Requirement – Nothing but the lines from the one with "What distance is there" to the final line should be returned, each exactly as it appears.

Supplied material –

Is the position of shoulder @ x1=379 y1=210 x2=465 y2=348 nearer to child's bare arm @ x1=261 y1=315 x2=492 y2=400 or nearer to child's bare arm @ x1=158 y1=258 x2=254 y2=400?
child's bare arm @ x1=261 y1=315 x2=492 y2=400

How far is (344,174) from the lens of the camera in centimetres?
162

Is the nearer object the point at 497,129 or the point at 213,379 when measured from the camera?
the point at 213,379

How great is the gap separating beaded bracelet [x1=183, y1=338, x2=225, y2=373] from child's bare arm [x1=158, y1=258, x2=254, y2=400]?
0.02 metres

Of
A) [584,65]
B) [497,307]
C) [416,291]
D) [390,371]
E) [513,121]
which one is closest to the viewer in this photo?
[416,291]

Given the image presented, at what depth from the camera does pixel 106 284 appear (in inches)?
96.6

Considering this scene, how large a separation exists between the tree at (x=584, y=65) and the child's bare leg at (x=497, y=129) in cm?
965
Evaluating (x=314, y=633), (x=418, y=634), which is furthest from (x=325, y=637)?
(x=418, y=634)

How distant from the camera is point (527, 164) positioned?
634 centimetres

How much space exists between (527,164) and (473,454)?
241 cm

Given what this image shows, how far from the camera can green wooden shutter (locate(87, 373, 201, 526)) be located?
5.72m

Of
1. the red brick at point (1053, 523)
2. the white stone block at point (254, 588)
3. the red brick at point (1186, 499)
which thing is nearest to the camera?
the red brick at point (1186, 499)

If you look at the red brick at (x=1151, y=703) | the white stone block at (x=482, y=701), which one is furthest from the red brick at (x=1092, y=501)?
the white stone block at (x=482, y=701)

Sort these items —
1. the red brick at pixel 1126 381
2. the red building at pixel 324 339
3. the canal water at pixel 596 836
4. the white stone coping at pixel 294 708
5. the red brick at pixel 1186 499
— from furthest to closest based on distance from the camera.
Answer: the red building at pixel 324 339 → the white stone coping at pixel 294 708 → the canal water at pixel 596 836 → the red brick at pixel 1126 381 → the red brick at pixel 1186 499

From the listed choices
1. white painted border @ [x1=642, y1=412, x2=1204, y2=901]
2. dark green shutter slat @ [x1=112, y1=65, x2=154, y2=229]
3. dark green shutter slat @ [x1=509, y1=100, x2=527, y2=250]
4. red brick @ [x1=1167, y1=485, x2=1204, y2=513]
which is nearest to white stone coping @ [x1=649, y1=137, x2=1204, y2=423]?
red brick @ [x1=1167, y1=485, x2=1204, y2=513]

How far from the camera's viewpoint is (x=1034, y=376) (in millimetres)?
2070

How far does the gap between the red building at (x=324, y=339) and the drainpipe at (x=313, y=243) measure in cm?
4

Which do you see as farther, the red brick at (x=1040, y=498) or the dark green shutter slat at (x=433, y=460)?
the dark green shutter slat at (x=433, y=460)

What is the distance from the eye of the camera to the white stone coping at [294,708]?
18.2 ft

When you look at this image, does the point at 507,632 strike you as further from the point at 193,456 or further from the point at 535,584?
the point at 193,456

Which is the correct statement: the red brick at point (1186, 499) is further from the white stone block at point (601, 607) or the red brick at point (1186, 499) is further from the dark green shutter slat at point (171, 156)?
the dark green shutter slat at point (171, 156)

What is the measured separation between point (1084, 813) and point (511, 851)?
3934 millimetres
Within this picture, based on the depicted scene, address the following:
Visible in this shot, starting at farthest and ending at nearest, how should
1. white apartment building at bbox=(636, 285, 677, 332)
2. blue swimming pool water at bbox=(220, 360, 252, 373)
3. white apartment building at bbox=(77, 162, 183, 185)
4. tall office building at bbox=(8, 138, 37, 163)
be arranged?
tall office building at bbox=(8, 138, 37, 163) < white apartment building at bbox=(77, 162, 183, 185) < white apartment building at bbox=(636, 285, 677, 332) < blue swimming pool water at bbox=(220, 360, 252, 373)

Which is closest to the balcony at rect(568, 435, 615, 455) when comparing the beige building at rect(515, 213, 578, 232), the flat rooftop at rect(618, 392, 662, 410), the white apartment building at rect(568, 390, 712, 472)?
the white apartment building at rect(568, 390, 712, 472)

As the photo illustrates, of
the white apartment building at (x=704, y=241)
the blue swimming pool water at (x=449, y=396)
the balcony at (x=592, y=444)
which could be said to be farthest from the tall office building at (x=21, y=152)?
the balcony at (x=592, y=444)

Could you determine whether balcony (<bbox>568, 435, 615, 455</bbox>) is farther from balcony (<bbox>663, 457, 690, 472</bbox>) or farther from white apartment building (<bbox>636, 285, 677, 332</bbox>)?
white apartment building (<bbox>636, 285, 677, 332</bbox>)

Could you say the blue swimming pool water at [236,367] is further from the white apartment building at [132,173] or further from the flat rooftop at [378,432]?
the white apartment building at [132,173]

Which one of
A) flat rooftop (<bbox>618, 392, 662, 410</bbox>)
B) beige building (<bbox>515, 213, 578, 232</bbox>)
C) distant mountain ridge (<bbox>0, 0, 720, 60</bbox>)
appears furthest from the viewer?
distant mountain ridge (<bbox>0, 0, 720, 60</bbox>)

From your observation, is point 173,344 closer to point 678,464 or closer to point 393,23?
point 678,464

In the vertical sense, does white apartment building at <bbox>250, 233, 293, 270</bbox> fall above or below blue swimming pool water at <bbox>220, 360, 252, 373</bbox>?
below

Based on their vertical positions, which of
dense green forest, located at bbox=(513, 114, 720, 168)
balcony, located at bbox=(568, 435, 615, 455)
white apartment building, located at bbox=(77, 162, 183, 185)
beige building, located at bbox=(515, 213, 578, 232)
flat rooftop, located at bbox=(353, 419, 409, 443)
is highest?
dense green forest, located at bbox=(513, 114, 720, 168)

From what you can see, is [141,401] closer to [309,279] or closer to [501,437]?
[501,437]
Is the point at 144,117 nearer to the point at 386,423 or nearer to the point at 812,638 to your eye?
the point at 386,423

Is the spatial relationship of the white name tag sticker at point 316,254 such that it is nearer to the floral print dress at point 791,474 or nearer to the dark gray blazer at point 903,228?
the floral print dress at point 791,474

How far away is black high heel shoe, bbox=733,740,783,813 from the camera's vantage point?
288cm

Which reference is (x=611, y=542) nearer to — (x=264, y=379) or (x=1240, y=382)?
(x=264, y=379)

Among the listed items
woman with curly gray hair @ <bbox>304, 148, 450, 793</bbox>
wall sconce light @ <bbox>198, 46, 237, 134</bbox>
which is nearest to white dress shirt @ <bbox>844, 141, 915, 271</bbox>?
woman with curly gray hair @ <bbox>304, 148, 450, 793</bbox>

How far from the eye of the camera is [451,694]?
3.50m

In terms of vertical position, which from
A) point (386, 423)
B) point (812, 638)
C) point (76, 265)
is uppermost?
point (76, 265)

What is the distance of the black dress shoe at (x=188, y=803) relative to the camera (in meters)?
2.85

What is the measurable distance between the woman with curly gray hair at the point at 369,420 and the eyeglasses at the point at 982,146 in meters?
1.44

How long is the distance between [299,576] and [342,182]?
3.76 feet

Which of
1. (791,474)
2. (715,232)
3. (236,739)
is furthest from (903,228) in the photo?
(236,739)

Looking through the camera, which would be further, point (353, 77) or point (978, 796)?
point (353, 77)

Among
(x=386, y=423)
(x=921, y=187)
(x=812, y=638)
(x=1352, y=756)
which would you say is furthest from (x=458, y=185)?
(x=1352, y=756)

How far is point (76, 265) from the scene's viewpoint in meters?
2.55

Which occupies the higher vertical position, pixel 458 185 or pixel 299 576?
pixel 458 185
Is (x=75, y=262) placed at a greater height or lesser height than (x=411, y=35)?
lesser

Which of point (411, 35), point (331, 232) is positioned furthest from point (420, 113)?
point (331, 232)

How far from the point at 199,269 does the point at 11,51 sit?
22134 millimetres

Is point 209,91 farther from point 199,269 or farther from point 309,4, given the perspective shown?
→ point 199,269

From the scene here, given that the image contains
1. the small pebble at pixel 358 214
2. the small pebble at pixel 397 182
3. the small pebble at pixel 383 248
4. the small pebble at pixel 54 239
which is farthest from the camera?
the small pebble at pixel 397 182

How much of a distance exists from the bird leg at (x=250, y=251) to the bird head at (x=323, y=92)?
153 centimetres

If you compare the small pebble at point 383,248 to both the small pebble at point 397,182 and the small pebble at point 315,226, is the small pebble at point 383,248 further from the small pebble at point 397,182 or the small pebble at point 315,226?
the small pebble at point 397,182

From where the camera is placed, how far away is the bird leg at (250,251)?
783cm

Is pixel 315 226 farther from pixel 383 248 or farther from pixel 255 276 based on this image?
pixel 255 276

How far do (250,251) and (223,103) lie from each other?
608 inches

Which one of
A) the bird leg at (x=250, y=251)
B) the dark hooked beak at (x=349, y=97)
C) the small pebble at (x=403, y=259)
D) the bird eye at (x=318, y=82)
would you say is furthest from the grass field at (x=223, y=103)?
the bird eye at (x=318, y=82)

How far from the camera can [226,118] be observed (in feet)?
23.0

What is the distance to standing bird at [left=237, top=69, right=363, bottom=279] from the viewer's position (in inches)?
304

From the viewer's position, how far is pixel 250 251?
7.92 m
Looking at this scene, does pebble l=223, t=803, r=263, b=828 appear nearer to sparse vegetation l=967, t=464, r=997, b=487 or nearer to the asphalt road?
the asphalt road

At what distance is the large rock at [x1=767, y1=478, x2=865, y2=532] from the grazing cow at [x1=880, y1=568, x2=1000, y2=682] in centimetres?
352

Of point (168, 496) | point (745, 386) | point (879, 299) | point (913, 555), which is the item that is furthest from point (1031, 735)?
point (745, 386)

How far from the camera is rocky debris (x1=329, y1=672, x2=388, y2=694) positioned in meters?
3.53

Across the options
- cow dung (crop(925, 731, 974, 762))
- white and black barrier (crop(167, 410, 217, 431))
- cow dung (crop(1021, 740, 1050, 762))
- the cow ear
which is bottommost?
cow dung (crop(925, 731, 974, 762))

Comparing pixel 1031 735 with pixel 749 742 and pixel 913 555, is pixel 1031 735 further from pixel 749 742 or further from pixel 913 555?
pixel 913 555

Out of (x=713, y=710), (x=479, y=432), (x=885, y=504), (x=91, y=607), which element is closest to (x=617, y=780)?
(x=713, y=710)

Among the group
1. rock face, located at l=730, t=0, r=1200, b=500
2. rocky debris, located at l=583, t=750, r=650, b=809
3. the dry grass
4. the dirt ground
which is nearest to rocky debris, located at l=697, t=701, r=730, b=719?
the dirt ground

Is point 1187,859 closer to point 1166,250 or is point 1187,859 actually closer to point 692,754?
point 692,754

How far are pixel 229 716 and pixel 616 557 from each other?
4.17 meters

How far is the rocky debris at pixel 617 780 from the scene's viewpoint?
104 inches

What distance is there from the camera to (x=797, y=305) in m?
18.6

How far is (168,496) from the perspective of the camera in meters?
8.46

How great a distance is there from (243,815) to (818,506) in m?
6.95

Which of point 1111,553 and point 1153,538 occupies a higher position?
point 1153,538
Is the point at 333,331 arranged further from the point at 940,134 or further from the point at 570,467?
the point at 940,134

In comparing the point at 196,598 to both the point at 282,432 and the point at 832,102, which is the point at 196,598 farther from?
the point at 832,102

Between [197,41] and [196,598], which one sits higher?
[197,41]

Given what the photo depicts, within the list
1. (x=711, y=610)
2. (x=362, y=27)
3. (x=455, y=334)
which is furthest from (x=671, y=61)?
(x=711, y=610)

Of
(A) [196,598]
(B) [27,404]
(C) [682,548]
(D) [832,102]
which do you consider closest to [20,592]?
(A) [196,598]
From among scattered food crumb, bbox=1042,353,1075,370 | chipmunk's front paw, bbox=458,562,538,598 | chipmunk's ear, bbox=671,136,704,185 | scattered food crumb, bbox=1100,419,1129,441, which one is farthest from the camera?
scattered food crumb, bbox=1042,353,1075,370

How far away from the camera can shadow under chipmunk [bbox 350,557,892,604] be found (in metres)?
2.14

Task output –
What distance is there from the camera to (x=797, y=305) in m?
18.6

How far is (168,496) from the perspective of the camera in meters?
8.46

How great a distance is there from (243,815) to (818,506) in m?
6.95

Which of point 1111,553 and point 1153,538 occupies a higher position?
point 1153,538
Is the point at 333,331 arranged further from the point at 940,134 or further from the point at 570,467?
the point at 940,134

In comparing the point at 196,598 to both the point at 282,432 and the point at 832,102, which is the point at 196,598 farther from?
the point at 832,102

Between [197,41] and [196,598], which one sits higher?
[197,41]

Given what the photo depicts, within the list
1. (x=711, y=610)
2. (x=362, y=27)
3. (x=455, y=334)
which is furthest from (x=671, y=61)?
(x=711, y=610)

Of
(A) [196,598]
(B) [27,404]
(C) [682,548]
(D) [832,102]
which do you consider closest to [20,592]?
(A) [196,598]
From among scattered food crumb, bbox=1042,353,1075,370 | chipmunk's front paw, bbox=458,562,538,598 | chipmunk's ear, bbox=671,136,704,185 | scattered food crumb, bbox=1100,419,1129,441, which one is farthest from the camera?
scattered food crumb, bbox=1042,353,1075,370

How far away from the camera can shadow under chipmunk [bbox 350,557,892,604] be found (in metres)?
2.14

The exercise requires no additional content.